The benchmarks were run on the {ref}`sec-env-hpc-server`. NVMe devices are bound to
user space drivers. The CPU governor is set to ``performance`` with turbo boost and
SMT enabled. Each configuration is run five times and results are reported as
arithmetic means.

## Execution of the Experiment

Instructions for running ``bench_pcie.yaml`` are provided in
{ref}`sec-experimental-framework`.

(sec-experiments-pcie-bandwidth-results)=
## Results

```{figure} /barplot-sat.png
:alt: Stacked bar chart of PCIe bandwidth by I/O size
:width: 700px
:align: center

PCIe RX bandwidth by NVMe command data payload size, measured with 4 PCIe Gen5
NVMe SSDs transferring data P2P to a PCIe Gen5 GPU via the upcie-cuda backend.
Each bar is stacked: the lower segment is the payload bandwidth reported by
xnvmeperf; the upper segment is the remainder observed by DCGM. The dashed lines
mark the PCIe Gen5 x16 line rate (64.0 GB/s) and the reference P2P bandwidth from
``p2pBandwidthLatencyTest`` (56.1 GB/s).
```

### Small I/O: Link Underutilized

With 512-byte payloads, xnvmeperf reports 7.9 GB/s payload bandwidth and DCGM
measures 10.1 GB/s total PCIe receive traffic, corresponding to approximately 16%
of the PCIe Gen5 x16 line rate. This is consistent with the IOPS-bound regime
observed in the {ref}`software abstraction overhead results
<sec-experiments-tool-comparison-results>`: at small I/O sizes the constraint is
NVMe command throughput, not PCIe link capacity.

### Large I/O: Link Approaches Saturation

With 4096- and 8192-byte payloads, DCGM measures approximately 57.8 GB/s in both
cases, exceeding the ``p2pBandwidthLatencyTest`` reference of 56.1 GB/s and
reaching approximately 90% of the 64.0 GB/s line rate. The identical result at
both I/O sizes indicates that the PCIe link, rather than NVMe command throughput,
is the binding constraint at these I/O sizes. xnvmeperf reports approximately
45.2 GB/s of payload bandwidth for both sizes.

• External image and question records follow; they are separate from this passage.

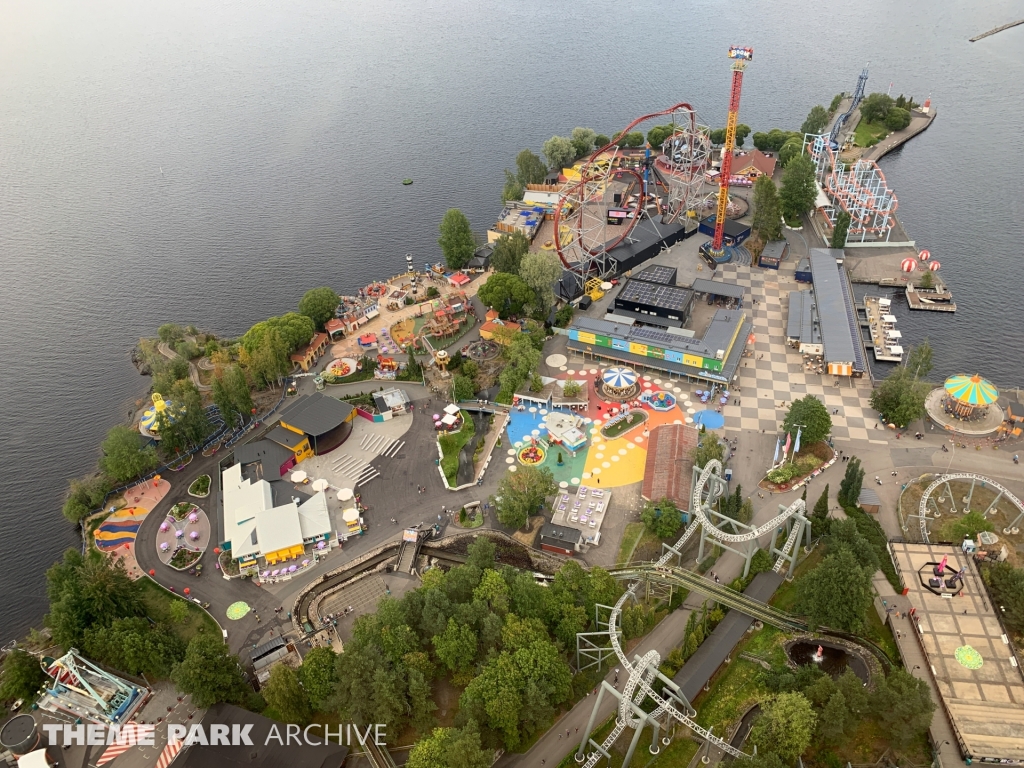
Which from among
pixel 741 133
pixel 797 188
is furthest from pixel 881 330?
pixel 741 133

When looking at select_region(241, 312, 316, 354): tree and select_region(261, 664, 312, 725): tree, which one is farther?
select_region(241, 312, 316, 354): tree

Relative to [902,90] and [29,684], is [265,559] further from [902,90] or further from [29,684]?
[902,90]

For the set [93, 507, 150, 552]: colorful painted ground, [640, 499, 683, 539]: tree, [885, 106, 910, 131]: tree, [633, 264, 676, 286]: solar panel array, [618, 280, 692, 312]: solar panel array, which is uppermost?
[885, 106, 910, 131]: tree

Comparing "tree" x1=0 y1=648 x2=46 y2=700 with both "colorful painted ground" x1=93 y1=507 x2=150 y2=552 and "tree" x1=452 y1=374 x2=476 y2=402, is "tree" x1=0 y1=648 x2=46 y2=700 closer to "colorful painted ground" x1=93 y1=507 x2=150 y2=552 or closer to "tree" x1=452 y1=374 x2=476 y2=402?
"colorful painted ground" x1=93 y1=507 x2=150 y2=552

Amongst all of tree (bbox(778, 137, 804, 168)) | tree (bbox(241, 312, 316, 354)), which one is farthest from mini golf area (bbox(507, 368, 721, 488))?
tree (bbox(778, 137, 804, 168))

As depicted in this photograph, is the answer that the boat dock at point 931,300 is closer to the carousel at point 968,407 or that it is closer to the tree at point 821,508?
the carousel at point 968,407

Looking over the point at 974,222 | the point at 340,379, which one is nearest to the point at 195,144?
the point at 340,379

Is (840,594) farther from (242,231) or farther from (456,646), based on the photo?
(242,231)
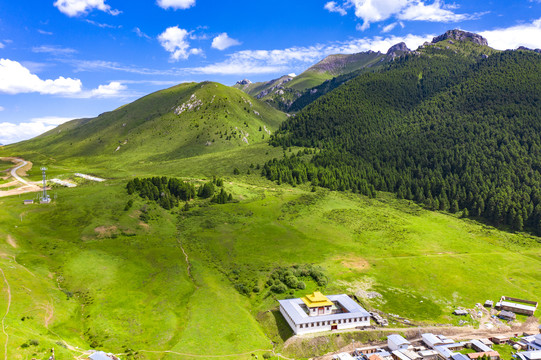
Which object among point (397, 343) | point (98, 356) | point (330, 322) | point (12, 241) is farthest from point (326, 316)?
point (12, 241)

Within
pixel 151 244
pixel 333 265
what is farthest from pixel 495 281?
pixel 151 244

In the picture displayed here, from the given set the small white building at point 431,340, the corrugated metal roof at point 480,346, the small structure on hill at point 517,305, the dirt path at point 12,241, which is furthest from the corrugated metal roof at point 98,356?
the small structure on hill at point 517,305

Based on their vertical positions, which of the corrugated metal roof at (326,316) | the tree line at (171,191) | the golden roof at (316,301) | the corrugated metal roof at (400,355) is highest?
the tree line at (171,191)

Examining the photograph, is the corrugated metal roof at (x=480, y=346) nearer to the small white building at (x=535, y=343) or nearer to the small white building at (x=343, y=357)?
the small white building at (x=535, y=343)

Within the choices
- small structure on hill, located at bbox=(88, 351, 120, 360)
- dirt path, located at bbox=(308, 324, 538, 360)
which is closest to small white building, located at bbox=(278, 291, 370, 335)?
dirt path, located at bbox=(308, 324, 538, 360)

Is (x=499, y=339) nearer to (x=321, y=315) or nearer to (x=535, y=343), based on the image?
(x=535, y=343)

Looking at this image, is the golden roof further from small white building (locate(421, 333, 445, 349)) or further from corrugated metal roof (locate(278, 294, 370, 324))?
small white building (locate(421, 333, 445, 349))
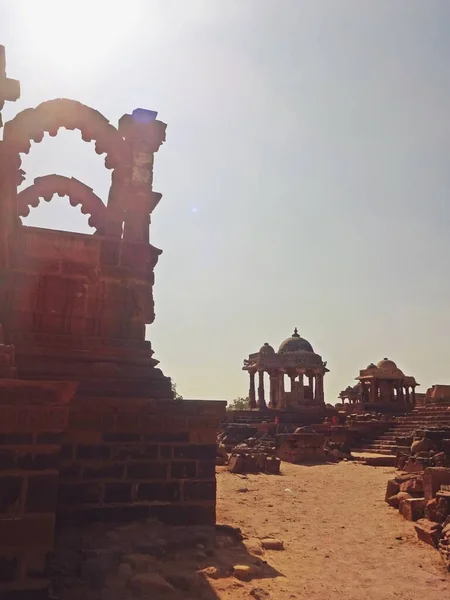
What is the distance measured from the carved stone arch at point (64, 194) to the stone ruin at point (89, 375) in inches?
5.9

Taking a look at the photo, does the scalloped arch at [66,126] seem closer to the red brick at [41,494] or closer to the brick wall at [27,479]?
the brick wall at [27,479]

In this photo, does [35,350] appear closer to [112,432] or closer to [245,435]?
[112,432]

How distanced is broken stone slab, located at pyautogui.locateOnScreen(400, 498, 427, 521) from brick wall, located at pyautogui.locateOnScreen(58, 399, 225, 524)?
3.74 meters

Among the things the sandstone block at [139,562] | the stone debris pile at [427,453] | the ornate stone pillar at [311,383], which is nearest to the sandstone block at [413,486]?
the stone debris pile at [427,453]

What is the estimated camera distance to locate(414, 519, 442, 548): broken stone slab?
6.82m

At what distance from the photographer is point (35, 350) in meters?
7.19

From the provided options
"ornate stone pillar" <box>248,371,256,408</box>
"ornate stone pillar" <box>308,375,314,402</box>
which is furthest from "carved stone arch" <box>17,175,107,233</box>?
"ornate stone pillar" <box>308,375,314,402</box>

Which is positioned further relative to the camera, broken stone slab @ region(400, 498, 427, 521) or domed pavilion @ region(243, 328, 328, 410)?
domed pavilion @ region(243, 328, 328, 410)

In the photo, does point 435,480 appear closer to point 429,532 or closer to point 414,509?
point 414,509

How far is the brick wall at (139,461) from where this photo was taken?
6086mm

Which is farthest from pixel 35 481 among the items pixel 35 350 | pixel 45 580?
pixel 35 350

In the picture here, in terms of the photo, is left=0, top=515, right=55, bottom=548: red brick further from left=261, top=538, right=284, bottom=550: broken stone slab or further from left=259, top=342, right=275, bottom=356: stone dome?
left=259, top=342, right=275, bottom=356: stone dome

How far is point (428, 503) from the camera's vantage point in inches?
316

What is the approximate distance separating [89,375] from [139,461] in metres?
1.45
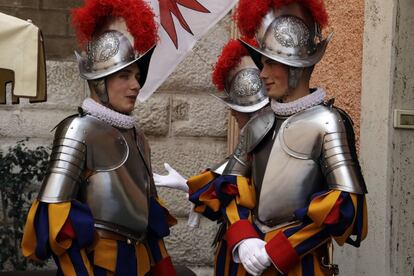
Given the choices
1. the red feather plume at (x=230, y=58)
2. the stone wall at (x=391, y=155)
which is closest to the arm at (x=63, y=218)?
the red feather plume at (x=230, y=58)

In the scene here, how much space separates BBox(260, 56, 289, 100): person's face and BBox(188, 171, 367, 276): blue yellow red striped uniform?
489mm

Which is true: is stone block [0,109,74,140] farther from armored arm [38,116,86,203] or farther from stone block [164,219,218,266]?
armored arm [38,116,86,203]

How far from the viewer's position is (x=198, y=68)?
707 centimetres

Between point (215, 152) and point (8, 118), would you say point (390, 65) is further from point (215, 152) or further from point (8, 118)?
point (8, 118)

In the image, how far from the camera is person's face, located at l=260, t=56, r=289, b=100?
4562 mm

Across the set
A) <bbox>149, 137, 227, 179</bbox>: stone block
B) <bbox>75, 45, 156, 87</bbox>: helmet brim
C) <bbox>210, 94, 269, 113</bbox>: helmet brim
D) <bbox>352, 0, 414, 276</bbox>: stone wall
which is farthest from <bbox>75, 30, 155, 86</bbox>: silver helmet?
<bbox>149, 137, 227, 179</bbox>: stone block

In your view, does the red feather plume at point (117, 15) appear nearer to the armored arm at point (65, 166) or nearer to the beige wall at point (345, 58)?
the armored arm at point (65, 166)

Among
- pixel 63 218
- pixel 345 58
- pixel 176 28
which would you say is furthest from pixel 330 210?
pixel 345 58

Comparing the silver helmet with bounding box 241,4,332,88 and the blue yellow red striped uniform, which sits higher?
the silver helmet with bounding box 241,4,332,88

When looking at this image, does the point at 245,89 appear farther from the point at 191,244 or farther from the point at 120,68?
the point at 191,244

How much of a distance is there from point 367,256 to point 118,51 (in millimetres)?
2333

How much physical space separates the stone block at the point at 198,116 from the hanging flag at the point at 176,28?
1501 millimetres

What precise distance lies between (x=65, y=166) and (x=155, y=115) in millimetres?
2614

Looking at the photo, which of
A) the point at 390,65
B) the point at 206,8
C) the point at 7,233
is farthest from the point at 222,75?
the point at 7,233
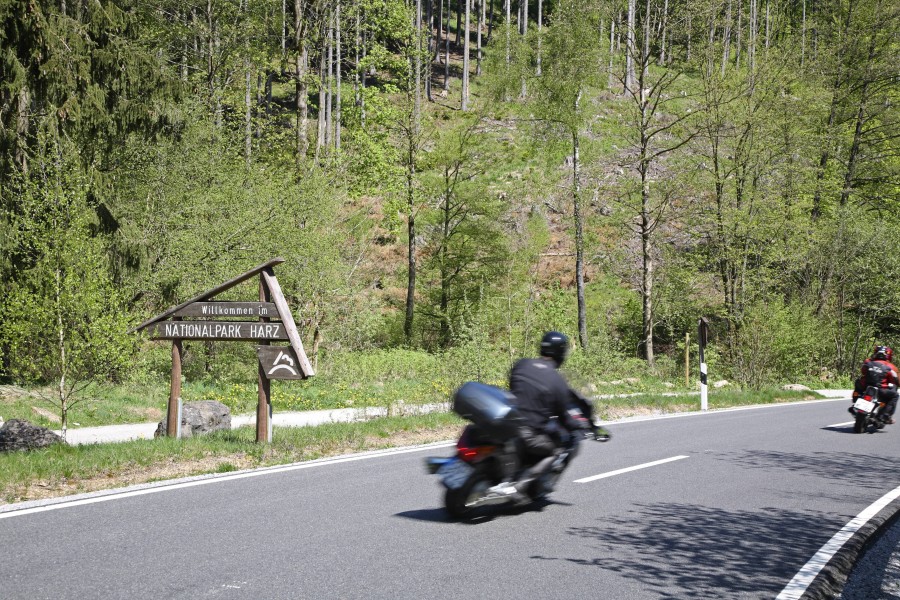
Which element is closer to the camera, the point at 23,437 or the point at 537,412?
the point at 537,412

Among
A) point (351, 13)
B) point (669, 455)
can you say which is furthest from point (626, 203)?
point (669, 455)

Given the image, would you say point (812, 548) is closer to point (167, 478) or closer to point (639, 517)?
point (639, 517)

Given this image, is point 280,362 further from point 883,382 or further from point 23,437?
point 883,382

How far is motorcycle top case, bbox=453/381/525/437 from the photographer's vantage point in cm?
652

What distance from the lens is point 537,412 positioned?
695cm

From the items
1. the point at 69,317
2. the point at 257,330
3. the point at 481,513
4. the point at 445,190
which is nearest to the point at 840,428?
the point at 481,513

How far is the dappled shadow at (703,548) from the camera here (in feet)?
16.6

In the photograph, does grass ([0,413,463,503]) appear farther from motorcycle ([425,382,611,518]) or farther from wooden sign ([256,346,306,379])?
motorcycle ([425,382,611,518])

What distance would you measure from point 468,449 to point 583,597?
7.04 ft

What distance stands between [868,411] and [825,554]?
412 inches

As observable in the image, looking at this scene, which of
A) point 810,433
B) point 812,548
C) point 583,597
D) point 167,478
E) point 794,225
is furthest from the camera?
point 794,225

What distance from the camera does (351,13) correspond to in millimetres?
26766

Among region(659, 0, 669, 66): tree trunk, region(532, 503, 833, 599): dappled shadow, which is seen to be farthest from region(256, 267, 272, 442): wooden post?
region(659, 0, 669, 66): tree trunk

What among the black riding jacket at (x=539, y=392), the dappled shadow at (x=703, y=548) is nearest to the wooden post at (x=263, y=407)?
the black riding jacket at (x=539, y=392)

This saturation is achieved
with a single CPU thread and only four NVMe devices, demonstrating that the
uPCIe-cuda path requires minimal CPU and device resources to fully utilize the
PCIe link at larger I/O sizes.

### PCIe Protocol Overhead

Across all three I/O sizes, the total PCIe receive bandwidth measured by DCGM
exceeds the payload bandwidth reported by xnvmeperf by a consistent factor of
approximately 1.28. The ratio holds across both the IOPS-bound regime at 512 bytes
and the bandwidth-bound regime at 4096 and 8192 bytes, spanning a range where IOPS
differ by an order of magnitude. This indicates that the excess scales with bytes
transferred rather than with operation count, making the 28% overhead a stable
characterization of the P2P data path regardless of operating regime.

## Summary

At small I/O sizes the P2P link operates far below capacity. At 4 KiB and above,
a single CPU thread driving four NVMe devices is sufficient to push total PCIe
traffic to approximately 57.8 GB/s, exceeding the practical P2P ceiling of
56.1 GB/s and reaching approximately 90% of the Gen5 x16 line rate. Protocol
overhead accounts for a consistent 28% above payload bandwidth across all tested
I/O sizes, indicating it scales with bytes transferred rather than operation count.